Der himmlische Befehl lautete: „Der Heilige Tempel wird zerstört, und die Juden werden aus ihrem Land vertrieben!“ Dann sagte G-tt: „Aber die westliche Mauer soll nicht zerstört werden, damit sie immer daran erinnert, dass G-ttes Herrlichkeit dort wohnt!“
Die Juden konnten und wollten ihren Tempel nicht vergessen. Jedes Jahr am neunten Aw versammelten sie sich an der Westmauer, beklagten die Zerstörung und flehten G-tt an, den Heiligen Tempel wieder aufzubauen. Die Römer konnten es nicht ertragen, dass die Juden an ihrer Religion festhielten und die westliche Mauer als heilig betrachteten. Also schmiedeten sie einen Plan. Sie ordneten an, dass alle Heiden, die in Jerusalem lebten, ihren Müll jeden Tag vor der Mauer abladen mussten. Tagaus, tagein, wuchs der Müllberg, und die ganze Mauer wurde allmählich zugedeckt. Wieder klagten die Juden.
Viele Jahre vergingen. Ein sehr frommer Jude, der nicht in Israel lebte, reiste nach Jerusalem, um G-tt sein Herz auszuschütten. Er ging durch die Straßen und suchte die Mauer, fand sie aber nicht. Alle, die er fragte, zuckten mit den Schultern – sie hatten die Mauer noch nie gesehen. Aber der Mann gab die Hoffnung nicht auf. Tag und Nacht suchte er weiter. Einmal stieg er auf einen riesigen Müllberg und wunderte sich darüber, dass sich dort so viel Abfall angesammelt hatte. Dann sah er eine sehr alte Frau, die einen schweren Sack auf dem Rücken trug. „Was trägst du da?“, fragte er. „Einen Sack voller Müll. Ich werfe ihn auf die Halde.“ Der Mann wunderte sich. „Warum bringst du den Müll hierher? Gibt es keinen Müllplatz in deiner Nähe?“ „Es ist ein alter Brauch, den Müll hier abzuladen. Hier stand früher eine riesige steinerne Mauer, die den Juden heilig war. Darum befahlen die Römer ihnen, die Mauer zuzuschütten.“ Die alte Frau leerte ihren Sack und ging.
Tränen flossen aus den Augen des Juden. „Ich werde so lange hier bleiben, bis ich einen Weg finde, den Müll wegzuschaffen und die westliche Mauer freizulegen!“ Plötzlich kam ihm eine Idee.

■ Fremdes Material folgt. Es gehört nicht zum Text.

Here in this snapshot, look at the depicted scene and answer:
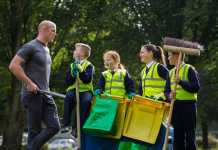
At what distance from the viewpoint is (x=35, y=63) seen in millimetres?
7727

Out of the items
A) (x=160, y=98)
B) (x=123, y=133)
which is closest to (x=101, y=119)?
(x=123, y=133)

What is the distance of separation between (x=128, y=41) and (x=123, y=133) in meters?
15.9

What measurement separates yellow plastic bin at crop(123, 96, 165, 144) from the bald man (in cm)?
102

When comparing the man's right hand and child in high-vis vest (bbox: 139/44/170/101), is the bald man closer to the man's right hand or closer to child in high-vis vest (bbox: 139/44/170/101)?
the man's right hand

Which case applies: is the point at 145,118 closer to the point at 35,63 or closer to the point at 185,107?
the point at 185,107

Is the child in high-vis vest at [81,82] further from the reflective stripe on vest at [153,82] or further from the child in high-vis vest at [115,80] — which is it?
the reflective stripe on vest at [153,82]

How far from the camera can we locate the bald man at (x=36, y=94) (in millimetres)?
7598

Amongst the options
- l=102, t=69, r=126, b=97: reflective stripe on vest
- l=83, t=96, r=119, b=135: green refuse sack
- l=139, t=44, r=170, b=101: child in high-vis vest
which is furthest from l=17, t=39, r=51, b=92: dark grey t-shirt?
l=102, t=69, r=126, b=97: reflective stripe on vest

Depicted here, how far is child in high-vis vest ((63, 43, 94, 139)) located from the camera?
9.59m

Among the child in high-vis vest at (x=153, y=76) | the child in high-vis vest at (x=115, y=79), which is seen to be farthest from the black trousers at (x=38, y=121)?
the child in high-vis vest at (x=115, y=79)

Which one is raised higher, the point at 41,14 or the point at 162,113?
the point at 41,14

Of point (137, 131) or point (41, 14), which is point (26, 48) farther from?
point (41, 14)

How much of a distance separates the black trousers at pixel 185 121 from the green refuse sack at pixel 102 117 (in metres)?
0.94

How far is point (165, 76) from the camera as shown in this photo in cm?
850
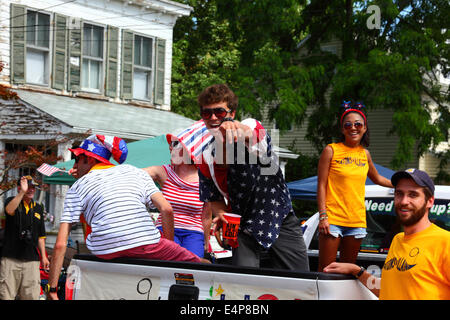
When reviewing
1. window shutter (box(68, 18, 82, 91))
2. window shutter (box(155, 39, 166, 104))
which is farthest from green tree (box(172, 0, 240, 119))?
window shutter (box(68, 18, 82, 91))

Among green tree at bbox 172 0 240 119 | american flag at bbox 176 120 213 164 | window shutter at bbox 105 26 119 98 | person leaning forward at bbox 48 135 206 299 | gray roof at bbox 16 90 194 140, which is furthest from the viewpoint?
green tree at bbox 172 0 240 119

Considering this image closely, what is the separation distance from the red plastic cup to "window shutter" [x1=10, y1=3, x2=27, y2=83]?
1341 centimetres

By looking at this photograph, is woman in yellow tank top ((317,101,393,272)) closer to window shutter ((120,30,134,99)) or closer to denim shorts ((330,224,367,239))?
denim shorts ((330,224,367,239))

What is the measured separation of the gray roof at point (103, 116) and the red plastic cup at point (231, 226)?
1158 centimetres

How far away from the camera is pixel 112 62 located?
60.6ft

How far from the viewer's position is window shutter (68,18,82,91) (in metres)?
17.5

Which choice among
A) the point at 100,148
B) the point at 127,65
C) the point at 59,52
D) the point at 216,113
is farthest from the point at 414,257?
the point at 127,65

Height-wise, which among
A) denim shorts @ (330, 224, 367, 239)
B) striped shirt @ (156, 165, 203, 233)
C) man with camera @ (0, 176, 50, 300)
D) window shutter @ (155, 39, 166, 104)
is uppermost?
window shutter @ (155, 39, 166, 104)

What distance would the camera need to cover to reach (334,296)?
319cm

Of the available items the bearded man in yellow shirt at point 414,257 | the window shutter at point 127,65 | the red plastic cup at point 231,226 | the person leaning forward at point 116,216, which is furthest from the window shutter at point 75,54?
the bearded man in yellow shirt at point 414,257

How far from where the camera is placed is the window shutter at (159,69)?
1961 centimetres

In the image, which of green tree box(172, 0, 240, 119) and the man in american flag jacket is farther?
green tree box(172, 0, 240, 119)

Er ging zurück in die Stadt und flüsterte allen Leuten, die er traf, ins Ohr: „Hast du gehört, dass ein großer Schatz dort unter der Müllhalde liegen soll?“ Dann nahm er eine Schaufel und einen Eimer und begann zu graben. Bald schlossen sich ihm viele andere an. Die ganze Stadt war aufgeregt, als die Nachricht von einem riesigen Schatz sich verbreitete. Die Leute gruben den ganzen Tag, bis die oberen Steine der Mauer zu sehen waren. Die Sonne ging unter, und die Leute gingen nach Hause, um sich auszuruhen. Jetzt versteckte der Mann ein paar Goldmünzen im Schmutz und ging ebenfalls weg.
Am nächsten Morgen, kurz nach Einbruch der Dämmerung, gab es einen Aufruhr am Hügel. Jemand hatte eine Goldmünze gefunden, dann zwei, dann drei! Die Leute arbeiteten noch eifriger. Jeden Tag gruben sie tiefer, und jeden Tag wurden ein paar goldene Münzen entdeckt. Aber sie waren sicher, dass der wahre Schatz ganz unten lag. Der Jude gab sein ganzes Vermögen aus, um die westliche Mauer freizulegen. Vierzig Tage lang gruben die Leute nach dem Schatz. Dann war die ganze Mauer vom Müll befreit. Den Schatz fanden sie nicht; aber vor ihren Augen erhob sich eine große Steinmauer.
Plötzlich erhob sich ein starker Sturm, und ein Wolkenbruch setzte ein. Drei Tage lang fiel der Regen und wusch die Mauer sauber. Als die Menschen hinausgingen um nachzusehen, was sie ausgegraben hatten, sahen sie eine stattliche Mauer aus gewaltigen Steinen, von denen einige über drei Meter hoch waren. An dem Platz, wo Awraham seinen Sohn Jizchak opfern wollte, wo der erste Heilige Tempel stand, den König Schlomo gebaut hatte, und wo Esra und Nehemia den zweiten Heiligen Tempel errichtet hatten ¬ genau dort wird der Moschiach den dritten und letzten Tempel bauen, wenn er kommt.